High-mobility group (HMG) proteins are nonhistone nuclear proteins that play an important role in the regulation of chromatin structure and function. HMGI-C and HMGI(Y) are members of the HMGI family of HMG proteins, and their expression in adult tissues generally correlates with malignant tumor phenotypes. However, HMGI-C and HMGI(Y) dysregulation as a result of specific rearrangements involving 12q15 and 6p21, the respective chromosomal sites in which the HMGI-C and HMGI(Y) genes are located, is also identified in a variety of common benign mesenchymal tumors, such as lipomas and uterine leiomyomata. The general prevalence of HMGI-C and HMGI(Y) protein expression and its correlation with chromosomal alterations in these benign tumors are unknown. We analyzed 95 human tumors (20 lipomas, 21 pulmonary chondroid hamartomas, 26 uterine leiomyomata, and 28 endometrial polyps) representing a selection of the benign lesions in which karyotypic alterations involving the chromosomal regions 12q15 and 6p21 are frequently detected. All cases were successfully karyotyped and some of them analyzed by fluorescent in situ hybridization with probes spanning the HMGI-C and HMGI(Y) genes. The results of this study demonstrate that expression of HMGI-C or HMGI(Y) is a common occurrence in lipomas, pulmonary chondroid hamartomas, leiomyomata, and endometrial polyps; that it correlates with 12q15 and 6p21 chromosomal alterations (p < 0.001); and that it is compatible with rearrangement of the HMGI-C and HMGI(Y) genes. The expression pattern and cellular localization of the immunoreactivity support the view that in biphasic lesions composed of a mixture of both stromal and epithelial cells, such as pulmonary chondroid hamartoma and endometrial polyps, the mesenchymal component is the site of the HMGI genetic alterations.

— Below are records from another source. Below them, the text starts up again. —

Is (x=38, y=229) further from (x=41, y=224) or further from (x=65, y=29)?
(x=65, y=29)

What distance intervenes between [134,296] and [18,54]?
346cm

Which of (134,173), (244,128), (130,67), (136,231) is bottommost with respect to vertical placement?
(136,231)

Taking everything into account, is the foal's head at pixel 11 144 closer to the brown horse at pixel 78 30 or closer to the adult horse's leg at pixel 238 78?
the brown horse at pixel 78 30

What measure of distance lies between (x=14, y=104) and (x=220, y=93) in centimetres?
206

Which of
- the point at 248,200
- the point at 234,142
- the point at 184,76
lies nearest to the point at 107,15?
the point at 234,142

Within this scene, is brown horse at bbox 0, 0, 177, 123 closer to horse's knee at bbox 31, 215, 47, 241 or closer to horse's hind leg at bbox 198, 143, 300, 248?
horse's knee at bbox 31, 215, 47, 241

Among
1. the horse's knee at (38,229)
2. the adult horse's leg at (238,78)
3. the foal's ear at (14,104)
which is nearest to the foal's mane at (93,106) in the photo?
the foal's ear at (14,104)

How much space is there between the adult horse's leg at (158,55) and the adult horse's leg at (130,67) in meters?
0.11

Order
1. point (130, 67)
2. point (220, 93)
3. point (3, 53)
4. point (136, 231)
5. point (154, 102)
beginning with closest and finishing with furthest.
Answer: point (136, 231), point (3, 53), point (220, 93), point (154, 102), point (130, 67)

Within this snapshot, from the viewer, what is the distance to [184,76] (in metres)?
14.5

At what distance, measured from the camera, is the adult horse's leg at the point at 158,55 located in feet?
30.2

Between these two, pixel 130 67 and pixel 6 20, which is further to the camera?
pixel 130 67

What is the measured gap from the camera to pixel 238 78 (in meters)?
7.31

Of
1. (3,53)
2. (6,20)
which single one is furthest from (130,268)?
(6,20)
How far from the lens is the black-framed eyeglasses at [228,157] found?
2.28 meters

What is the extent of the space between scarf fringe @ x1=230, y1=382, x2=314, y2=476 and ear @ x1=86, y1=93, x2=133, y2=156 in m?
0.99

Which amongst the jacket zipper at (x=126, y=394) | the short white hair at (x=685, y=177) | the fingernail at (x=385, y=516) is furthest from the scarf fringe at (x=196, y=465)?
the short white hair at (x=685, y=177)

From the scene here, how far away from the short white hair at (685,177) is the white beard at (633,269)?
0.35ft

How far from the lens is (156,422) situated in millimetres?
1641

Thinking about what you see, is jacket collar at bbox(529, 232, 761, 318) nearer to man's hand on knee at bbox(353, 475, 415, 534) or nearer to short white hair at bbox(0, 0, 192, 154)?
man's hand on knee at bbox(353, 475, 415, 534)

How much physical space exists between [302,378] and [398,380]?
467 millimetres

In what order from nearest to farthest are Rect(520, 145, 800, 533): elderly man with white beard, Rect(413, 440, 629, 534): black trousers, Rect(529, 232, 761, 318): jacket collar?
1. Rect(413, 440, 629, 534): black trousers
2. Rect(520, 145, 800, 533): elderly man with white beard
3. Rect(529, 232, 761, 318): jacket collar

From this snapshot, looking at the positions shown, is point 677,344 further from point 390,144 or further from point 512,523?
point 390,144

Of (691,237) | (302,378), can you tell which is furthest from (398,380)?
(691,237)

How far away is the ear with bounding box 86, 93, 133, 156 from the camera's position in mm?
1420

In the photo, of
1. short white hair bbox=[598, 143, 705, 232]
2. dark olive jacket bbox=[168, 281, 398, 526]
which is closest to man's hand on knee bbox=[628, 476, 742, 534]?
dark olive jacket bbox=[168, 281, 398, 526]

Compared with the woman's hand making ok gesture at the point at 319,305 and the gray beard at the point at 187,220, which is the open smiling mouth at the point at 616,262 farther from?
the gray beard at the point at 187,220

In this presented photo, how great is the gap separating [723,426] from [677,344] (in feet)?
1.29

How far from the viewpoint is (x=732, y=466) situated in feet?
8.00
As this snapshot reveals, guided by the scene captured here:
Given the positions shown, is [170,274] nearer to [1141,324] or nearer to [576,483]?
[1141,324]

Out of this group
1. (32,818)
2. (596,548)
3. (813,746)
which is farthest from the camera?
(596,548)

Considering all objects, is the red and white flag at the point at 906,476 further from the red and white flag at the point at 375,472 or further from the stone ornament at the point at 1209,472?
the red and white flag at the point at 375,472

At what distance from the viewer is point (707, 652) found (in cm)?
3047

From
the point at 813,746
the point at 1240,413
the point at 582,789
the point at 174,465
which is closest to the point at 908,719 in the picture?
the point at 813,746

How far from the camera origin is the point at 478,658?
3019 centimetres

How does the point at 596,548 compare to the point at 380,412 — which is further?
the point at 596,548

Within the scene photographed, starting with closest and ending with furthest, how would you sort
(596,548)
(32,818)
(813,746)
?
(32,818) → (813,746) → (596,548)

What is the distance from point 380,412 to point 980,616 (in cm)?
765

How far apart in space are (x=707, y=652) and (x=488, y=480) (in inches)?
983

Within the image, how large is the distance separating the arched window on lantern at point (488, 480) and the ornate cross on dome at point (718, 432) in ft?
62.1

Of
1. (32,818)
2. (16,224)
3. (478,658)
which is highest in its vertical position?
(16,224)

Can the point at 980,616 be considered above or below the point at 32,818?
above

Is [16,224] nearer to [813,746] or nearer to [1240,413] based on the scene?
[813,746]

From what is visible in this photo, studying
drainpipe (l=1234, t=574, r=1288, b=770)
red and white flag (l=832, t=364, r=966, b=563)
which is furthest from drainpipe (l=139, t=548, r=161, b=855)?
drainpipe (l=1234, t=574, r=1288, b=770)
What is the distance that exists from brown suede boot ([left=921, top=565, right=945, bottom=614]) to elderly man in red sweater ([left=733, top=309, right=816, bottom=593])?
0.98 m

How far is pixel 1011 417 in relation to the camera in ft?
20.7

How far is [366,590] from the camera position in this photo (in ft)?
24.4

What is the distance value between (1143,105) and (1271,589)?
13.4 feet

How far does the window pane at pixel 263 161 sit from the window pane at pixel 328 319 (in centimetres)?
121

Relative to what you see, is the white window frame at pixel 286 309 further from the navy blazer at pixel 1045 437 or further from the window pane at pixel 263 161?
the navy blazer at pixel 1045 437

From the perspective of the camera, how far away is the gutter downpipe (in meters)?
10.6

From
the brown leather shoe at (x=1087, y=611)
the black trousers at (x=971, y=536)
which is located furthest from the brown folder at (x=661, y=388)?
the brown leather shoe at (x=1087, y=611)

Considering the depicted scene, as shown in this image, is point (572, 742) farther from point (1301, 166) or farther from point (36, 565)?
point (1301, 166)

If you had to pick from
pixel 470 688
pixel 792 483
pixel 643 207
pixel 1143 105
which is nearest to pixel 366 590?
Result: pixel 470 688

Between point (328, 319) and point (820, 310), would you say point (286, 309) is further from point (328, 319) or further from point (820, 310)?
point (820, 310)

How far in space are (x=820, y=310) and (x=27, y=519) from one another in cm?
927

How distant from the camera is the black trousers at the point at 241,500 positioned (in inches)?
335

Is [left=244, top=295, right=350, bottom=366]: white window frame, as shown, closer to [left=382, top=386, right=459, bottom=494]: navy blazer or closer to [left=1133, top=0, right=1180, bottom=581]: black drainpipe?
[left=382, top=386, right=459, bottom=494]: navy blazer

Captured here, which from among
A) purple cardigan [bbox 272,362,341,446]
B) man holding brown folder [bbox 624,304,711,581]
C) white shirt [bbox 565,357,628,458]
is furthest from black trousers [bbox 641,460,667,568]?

高迁移率族(HMG)蛋白是非组蛋白核蛋白,在染色质结构和功能的调节中起重要作用。HMGI-C和HMGI(Y)是HMG蛋白HMGI家族的成员,它们在成体组织中的表达通常与恶性肿瘤表型相关。然而,在多种常见的良性间叶组织肿瘤中,如脂肪瘤和子宫平滑肌瘤,也发现了由于涉及12q15和6p21(分别为HMGI-C和HMGI(Y)基因所在的染色体位点)的特定重排导致的HMGI-C和HMGI(Y)失调。这些良性肿瘤中HMGI-C和HMGI(Y)蛋白表达的总体发生率及其与染色体改变的相关性尚不清楚。我们分析了95例人类肿瘤(20例脂肪瘤、21例肺软骨瘤、26例子宫平滑肌瘤和28例子宫内膜息肉),这些肿瘤代表了一组经常检测到涉及染色体区域12q15和6p21的核型改变的良性病变。所有病例均成功进行了核型分析,其中一些病例用跨越HMGI-C和HMGI(Y)基因的探针进行了荧光原位杂交分析。本研究结果表明,HMGI-C或HMGI(Y)的表达在脂肪瘤、肺软骨瘤、平滑肌瘤和子宫内膜息肉中很常见;它与12q15和6p21染色体改变相关(p<0.001);并且与HMGI-C和HMGI(Y)基因的重排一致。免疫反应性的表达模式和细胞定位支持这样一种观点,即在由基质细胞和上皮细胞混合组成的双相性病变中,如肺软骨瘤和子宫内膜息肉,间叶成分是HMGI基因改变的部位。